15.10.15

Na Pasmaceira

«O Pasmado estava ali porque ali deviam cruzar os comboios. Tudo o mais, entrementes, conspirava contra a sua existência. A aridez, o turbilhonar constante das brisas, o isolamento, uma como tenebridade paisagística especial, e também, justo é dizê-lo, a crença de que o sítio era corte de fantasmas e campo não sei de que espíritos de velhos guerreiros de outros tempos (que ali se teriam defrontado e mutuamente vencido) fazia do arredor paragem indesejável - onde só por obrigação se passava, ou ia, ou ficava.» A. Rego Cabral, Tundavala, A Oeste de Cassinga, pág. 270, Sociedade de Expansão Cultural, Lisboa.

Este é um romance do tempo em que os engenheiros ousavam enfrentar o anátema que os condenava à redação de monografias e relatórios. A literatura era, em Portugal, uma coutada reservada aos juristas, médicos e diletantes.
Um romance de um engenheiro que defendia que a técnica era a alavanca do mundo e, em particular, do mundo português em Angola. Sem a engenharia, o desenvolvimento do território ficaria nas mãos de decisores letrados, mas ociosos... 
A pasmaceira era o estado de alma dominante. 
Infelizmente, entre os políticos, poucos eram os engenheiros verdadeiramente empreendedores. E quando surgia algum, a cáfila, que geria as finanças públicas e impunha a filosofia do espírito, acabava por ostracizá-los...
Na pasmaceira até a guerra era preferível à engenharia, ao desenvolvimento, à atividade produtiva.

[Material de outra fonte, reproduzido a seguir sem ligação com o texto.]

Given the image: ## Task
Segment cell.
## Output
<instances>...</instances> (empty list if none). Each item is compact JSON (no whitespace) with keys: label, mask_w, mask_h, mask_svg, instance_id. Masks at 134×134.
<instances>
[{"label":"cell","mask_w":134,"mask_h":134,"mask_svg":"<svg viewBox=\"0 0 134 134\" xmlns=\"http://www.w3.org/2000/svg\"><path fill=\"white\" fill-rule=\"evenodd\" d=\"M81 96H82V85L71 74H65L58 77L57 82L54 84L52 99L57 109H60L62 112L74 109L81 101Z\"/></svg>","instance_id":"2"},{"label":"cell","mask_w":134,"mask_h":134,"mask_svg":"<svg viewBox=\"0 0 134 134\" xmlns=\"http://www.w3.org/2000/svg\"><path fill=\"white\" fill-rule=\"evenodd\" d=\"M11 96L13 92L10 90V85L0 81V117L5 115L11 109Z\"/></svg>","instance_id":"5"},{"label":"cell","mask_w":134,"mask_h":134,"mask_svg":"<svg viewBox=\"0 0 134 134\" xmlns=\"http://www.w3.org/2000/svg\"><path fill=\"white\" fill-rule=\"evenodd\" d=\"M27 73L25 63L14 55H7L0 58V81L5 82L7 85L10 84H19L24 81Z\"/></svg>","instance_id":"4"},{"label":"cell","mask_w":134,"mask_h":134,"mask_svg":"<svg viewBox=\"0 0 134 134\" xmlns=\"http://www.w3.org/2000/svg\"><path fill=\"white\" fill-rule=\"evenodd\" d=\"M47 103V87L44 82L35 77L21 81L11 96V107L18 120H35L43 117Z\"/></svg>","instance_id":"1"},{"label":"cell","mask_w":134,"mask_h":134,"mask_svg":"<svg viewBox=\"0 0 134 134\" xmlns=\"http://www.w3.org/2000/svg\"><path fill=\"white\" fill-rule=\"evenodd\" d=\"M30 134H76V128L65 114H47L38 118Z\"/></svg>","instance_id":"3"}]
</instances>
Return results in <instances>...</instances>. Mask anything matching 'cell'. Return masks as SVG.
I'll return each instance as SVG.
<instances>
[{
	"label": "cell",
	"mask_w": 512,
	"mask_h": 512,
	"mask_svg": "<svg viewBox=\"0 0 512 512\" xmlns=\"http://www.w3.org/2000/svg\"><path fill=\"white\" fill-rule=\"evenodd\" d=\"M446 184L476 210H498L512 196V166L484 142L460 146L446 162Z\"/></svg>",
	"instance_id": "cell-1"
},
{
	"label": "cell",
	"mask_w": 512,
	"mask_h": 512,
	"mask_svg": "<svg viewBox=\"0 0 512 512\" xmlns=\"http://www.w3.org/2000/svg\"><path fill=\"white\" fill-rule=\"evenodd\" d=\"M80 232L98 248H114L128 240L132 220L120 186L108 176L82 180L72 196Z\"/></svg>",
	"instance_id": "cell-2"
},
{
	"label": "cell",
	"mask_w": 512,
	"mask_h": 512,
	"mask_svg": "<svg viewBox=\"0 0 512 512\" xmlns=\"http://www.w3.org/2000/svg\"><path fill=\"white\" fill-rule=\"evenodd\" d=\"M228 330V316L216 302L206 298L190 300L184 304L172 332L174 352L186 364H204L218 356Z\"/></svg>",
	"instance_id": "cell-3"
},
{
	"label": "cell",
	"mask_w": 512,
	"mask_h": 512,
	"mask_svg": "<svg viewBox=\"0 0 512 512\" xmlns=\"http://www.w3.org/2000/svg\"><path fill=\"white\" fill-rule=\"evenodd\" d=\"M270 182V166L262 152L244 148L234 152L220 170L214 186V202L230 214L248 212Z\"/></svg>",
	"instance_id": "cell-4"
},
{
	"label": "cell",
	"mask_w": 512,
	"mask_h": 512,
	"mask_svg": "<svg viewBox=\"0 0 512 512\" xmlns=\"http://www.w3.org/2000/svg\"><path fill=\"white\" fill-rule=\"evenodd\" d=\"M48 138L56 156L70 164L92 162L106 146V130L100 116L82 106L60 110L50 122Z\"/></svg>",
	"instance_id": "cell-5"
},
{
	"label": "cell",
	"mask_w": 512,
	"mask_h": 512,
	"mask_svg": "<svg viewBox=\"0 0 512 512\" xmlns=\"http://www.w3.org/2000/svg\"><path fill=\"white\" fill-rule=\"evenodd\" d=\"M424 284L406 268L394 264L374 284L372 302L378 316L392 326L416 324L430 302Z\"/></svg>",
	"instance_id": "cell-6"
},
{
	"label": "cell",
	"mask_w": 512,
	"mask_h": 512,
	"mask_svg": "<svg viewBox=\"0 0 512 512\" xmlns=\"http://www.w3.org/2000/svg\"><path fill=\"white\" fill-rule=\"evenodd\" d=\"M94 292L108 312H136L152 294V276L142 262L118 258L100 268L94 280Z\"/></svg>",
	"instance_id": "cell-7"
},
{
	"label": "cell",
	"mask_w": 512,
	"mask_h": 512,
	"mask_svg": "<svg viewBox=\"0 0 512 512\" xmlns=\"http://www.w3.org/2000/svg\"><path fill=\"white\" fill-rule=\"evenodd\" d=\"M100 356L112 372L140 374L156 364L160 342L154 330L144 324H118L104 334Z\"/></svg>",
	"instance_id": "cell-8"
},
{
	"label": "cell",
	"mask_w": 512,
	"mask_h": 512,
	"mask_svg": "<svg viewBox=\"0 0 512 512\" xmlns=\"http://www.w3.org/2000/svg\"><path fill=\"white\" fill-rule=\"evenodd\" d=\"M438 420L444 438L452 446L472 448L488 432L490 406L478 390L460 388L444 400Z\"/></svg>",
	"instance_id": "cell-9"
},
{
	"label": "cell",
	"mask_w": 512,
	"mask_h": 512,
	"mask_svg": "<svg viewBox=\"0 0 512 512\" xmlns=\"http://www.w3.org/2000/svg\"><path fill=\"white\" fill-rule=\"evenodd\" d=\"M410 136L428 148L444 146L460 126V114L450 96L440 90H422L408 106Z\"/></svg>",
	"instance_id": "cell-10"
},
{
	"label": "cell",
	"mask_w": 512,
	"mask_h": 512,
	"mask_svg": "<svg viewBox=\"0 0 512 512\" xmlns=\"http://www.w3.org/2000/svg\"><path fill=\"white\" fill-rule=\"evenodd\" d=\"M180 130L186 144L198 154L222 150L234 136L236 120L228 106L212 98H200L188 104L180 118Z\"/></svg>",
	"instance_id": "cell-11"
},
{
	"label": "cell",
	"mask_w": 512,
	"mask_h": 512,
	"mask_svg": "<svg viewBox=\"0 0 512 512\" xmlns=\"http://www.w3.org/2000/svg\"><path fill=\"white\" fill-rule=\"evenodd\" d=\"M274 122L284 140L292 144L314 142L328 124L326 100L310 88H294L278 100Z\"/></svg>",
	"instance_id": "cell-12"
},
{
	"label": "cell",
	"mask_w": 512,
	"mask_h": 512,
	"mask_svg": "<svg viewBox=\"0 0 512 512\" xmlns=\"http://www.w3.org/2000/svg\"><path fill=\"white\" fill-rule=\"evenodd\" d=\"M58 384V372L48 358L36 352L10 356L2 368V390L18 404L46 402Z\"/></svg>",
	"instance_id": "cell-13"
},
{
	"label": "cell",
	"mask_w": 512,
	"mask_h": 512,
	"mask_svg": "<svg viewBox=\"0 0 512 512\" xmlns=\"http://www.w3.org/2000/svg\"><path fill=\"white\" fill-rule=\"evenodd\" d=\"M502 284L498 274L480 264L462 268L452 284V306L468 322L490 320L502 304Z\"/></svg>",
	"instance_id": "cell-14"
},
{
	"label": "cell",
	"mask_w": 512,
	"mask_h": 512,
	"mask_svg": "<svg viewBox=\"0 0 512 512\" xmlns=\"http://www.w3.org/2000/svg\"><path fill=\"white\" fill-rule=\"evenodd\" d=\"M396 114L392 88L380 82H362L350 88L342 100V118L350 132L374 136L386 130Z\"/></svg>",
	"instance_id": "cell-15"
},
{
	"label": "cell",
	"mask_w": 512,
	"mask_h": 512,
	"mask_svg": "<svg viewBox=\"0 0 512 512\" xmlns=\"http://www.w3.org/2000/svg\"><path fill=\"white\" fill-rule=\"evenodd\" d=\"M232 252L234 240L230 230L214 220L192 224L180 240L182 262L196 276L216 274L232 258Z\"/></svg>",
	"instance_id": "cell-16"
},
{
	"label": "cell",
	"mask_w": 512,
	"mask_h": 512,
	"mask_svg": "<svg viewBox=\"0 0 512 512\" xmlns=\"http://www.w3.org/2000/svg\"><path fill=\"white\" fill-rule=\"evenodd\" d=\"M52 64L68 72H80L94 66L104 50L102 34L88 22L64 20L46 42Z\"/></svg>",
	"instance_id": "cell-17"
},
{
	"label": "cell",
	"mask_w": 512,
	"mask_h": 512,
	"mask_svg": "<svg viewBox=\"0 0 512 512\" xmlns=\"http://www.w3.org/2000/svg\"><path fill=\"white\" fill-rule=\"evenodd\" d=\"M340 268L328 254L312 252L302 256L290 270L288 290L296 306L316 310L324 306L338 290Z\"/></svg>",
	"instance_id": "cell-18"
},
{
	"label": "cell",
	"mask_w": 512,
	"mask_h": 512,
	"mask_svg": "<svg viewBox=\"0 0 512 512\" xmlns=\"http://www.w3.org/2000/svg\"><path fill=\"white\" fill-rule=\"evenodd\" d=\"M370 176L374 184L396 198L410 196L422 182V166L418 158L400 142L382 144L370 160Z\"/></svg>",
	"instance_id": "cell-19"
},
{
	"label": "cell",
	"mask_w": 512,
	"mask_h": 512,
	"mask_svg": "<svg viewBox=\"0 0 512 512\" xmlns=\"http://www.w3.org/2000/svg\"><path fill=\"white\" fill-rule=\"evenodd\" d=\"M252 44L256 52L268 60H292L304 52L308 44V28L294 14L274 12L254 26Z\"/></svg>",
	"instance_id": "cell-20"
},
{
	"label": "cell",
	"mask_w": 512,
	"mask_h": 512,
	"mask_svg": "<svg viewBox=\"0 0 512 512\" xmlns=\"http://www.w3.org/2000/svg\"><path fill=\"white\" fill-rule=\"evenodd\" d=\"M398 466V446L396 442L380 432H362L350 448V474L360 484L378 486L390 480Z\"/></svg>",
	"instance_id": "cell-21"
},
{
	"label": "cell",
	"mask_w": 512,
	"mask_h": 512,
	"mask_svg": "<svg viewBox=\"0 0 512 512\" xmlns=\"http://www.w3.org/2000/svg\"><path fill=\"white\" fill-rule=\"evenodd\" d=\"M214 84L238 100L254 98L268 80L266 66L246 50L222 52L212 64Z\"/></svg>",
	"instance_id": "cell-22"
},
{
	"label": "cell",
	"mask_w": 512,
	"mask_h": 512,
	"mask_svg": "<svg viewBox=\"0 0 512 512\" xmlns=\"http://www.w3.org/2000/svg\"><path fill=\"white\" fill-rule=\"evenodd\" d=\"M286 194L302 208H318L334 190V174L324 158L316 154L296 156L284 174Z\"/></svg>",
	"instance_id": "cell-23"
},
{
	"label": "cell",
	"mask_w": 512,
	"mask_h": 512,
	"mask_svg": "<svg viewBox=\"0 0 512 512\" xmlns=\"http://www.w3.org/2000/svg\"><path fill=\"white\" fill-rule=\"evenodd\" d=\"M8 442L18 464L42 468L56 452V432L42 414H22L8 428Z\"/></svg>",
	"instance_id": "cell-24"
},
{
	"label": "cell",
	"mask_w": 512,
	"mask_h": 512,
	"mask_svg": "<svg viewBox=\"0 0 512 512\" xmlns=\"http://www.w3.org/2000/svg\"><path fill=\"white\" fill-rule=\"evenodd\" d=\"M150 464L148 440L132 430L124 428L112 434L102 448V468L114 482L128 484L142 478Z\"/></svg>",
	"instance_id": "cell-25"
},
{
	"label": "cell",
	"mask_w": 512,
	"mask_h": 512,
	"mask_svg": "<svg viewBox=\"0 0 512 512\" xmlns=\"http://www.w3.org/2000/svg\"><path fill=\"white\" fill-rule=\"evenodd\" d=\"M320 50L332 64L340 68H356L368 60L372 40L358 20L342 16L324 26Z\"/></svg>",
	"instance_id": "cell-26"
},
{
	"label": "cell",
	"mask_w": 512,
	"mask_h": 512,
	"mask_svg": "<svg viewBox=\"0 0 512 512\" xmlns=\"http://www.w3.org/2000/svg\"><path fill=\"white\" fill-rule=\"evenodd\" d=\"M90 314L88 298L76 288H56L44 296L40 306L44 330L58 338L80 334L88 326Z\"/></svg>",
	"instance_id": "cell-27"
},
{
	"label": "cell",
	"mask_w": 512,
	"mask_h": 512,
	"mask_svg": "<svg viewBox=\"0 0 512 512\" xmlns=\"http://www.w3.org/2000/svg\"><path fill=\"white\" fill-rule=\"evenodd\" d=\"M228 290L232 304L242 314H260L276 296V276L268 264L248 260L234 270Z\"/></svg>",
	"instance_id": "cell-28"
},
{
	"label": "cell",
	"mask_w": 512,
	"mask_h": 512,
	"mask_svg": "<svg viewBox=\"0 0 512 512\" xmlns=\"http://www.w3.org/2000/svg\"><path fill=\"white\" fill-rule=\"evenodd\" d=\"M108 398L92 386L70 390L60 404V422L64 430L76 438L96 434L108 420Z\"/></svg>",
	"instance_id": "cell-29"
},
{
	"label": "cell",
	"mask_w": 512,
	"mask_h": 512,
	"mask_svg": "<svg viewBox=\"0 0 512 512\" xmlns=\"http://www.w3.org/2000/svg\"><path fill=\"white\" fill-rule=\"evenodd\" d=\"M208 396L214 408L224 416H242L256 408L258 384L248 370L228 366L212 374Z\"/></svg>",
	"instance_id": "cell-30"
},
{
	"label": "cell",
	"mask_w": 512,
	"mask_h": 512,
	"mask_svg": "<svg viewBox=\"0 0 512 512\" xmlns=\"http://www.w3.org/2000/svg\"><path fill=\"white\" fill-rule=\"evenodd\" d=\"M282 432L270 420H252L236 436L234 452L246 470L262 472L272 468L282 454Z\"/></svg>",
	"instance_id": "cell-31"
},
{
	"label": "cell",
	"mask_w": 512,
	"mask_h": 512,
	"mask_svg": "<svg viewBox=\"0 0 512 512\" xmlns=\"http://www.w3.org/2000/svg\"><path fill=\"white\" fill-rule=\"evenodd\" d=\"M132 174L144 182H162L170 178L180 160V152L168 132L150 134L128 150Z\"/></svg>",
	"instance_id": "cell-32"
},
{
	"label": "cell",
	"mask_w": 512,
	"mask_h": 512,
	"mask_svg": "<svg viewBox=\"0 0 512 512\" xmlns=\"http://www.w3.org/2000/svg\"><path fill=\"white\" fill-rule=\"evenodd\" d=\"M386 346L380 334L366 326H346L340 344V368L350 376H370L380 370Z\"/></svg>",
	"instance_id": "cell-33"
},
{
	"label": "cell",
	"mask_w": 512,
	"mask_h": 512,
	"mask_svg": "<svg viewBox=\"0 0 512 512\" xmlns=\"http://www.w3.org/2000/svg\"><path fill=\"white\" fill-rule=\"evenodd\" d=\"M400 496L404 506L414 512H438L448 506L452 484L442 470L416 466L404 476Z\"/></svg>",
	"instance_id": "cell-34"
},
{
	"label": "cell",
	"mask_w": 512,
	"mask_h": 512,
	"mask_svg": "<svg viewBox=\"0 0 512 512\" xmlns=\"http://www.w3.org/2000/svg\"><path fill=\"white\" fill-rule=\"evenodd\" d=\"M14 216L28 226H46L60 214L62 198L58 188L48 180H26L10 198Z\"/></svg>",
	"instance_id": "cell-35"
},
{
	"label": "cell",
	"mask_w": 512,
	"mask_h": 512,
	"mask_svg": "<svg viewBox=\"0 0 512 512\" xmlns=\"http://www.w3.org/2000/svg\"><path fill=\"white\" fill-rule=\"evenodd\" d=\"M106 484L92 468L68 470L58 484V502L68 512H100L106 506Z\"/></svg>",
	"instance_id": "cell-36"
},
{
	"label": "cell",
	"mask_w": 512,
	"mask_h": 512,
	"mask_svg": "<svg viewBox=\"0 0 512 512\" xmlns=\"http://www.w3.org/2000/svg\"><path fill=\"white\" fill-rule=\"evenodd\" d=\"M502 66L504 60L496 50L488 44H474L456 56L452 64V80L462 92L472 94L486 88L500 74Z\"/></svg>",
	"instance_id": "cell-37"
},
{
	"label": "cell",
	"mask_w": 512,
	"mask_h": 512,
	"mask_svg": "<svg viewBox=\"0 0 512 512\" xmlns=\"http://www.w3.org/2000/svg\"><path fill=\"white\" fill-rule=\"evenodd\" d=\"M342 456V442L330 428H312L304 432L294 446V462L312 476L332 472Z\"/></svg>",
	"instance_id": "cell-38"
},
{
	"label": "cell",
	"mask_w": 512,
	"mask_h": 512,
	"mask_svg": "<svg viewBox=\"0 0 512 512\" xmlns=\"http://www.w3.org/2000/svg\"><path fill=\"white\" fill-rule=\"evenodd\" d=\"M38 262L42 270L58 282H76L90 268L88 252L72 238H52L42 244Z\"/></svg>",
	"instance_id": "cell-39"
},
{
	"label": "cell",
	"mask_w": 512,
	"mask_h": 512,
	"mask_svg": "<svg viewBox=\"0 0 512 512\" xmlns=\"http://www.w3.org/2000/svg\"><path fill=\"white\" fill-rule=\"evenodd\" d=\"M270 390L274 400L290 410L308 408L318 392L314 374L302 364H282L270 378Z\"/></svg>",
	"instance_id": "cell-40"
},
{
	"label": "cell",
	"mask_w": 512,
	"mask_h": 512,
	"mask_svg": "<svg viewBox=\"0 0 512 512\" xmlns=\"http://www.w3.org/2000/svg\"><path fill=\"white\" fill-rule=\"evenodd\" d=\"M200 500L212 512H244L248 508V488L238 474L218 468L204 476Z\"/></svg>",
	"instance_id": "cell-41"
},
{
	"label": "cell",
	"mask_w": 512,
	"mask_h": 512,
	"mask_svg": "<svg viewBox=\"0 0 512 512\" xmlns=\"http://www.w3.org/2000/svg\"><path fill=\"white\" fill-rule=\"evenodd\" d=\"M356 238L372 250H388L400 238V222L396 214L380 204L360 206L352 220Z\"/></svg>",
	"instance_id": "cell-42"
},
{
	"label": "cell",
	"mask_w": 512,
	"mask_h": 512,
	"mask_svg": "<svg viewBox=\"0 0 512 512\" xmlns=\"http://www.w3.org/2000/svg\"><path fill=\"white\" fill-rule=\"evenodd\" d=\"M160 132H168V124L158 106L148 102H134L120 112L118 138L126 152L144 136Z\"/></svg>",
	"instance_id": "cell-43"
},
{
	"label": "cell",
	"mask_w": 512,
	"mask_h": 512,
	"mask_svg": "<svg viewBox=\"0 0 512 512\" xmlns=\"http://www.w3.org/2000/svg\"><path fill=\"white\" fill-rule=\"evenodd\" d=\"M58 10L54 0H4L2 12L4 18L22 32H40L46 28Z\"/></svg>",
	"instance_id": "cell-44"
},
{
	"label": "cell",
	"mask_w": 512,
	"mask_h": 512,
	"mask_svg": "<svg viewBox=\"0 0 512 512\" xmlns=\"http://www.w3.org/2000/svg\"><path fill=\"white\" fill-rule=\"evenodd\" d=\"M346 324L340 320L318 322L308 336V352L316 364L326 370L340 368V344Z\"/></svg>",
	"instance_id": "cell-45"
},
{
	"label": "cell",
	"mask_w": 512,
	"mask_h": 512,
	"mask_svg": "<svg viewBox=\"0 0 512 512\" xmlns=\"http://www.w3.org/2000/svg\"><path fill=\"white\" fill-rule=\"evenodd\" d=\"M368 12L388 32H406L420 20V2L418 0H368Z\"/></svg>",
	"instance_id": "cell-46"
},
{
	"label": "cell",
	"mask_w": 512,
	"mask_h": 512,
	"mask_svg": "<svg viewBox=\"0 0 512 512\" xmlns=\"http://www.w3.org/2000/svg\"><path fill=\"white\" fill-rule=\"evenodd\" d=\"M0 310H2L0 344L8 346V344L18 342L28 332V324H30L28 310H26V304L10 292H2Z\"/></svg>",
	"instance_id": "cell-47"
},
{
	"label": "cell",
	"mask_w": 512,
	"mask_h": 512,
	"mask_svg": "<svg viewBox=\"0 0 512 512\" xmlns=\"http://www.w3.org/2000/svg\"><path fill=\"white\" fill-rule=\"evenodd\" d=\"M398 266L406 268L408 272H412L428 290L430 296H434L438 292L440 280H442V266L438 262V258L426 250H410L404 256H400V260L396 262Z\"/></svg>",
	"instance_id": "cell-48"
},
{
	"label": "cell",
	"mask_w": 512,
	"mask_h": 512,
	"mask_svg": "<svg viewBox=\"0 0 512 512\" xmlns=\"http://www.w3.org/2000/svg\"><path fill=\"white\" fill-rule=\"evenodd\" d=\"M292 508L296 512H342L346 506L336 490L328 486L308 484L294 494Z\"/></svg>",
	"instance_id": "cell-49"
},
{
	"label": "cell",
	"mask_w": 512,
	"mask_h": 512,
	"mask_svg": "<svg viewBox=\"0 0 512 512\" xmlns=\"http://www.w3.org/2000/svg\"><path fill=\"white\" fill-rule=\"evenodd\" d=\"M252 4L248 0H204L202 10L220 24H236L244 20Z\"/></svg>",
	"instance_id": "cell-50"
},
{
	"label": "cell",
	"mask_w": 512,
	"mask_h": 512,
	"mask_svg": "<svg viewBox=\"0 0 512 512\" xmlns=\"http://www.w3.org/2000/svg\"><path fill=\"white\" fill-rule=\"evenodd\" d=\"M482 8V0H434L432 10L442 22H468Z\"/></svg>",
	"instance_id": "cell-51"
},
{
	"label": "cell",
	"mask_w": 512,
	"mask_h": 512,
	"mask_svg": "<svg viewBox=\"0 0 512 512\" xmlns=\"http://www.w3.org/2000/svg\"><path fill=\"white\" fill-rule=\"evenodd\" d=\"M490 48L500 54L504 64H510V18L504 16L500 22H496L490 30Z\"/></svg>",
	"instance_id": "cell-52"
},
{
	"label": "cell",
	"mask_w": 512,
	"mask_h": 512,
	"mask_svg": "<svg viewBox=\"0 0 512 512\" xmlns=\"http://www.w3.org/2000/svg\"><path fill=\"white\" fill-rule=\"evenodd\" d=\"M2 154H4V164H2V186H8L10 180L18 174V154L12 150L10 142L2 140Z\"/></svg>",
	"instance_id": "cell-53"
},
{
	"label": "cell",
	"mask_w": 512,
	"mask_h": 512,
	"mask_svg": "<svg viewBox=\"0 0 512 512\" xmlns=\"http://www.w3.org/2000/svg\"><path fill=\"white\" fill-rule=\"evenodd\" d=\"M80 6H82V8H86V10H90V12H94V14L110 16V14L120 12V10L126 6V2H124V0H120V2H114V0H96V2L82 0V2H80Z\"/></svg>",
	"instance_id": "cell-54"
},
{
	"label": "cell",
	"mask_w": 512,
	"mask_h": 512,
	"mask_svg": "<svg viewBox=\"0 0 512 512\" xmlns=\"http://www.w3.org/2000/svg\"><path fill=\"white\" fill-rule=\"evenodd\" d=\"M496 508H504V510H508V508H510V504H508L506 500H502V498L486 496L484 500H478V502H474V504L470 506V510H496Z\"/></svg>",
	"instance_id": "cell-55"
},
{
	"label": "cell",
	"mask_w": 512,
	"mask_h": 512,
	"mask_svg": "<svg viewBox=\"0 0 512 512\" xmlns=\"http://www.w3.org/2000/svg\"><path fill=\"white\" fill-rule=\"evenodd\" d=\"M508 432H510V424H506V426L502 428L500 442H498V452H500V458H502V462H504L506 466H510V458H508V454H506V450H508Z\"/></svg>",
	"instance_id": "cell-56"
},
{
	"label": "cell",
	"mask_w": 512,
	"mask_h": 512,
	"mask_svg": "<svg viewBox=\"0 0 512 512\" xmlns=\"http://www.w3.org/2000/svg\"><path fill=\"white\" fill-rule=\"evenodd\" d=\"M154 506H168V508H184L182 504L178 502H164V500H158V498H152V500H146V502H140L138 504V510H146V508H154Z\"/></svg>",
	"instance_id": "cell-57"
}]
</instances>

Neste romance, o Pasmado é apenas uma estação de caminho de ferro, isolada num território hostil, mas fundamental para o escoamento do minério. Na Pasmaceira atual, a cáfila que gere a res publica encerra e desmantela tudo, em nome do eurismo - uma filosofia cujo espírito está cunhado no euro.
Neste romance, os heróis são os engenheiros, os técnicos, os trabalhadores..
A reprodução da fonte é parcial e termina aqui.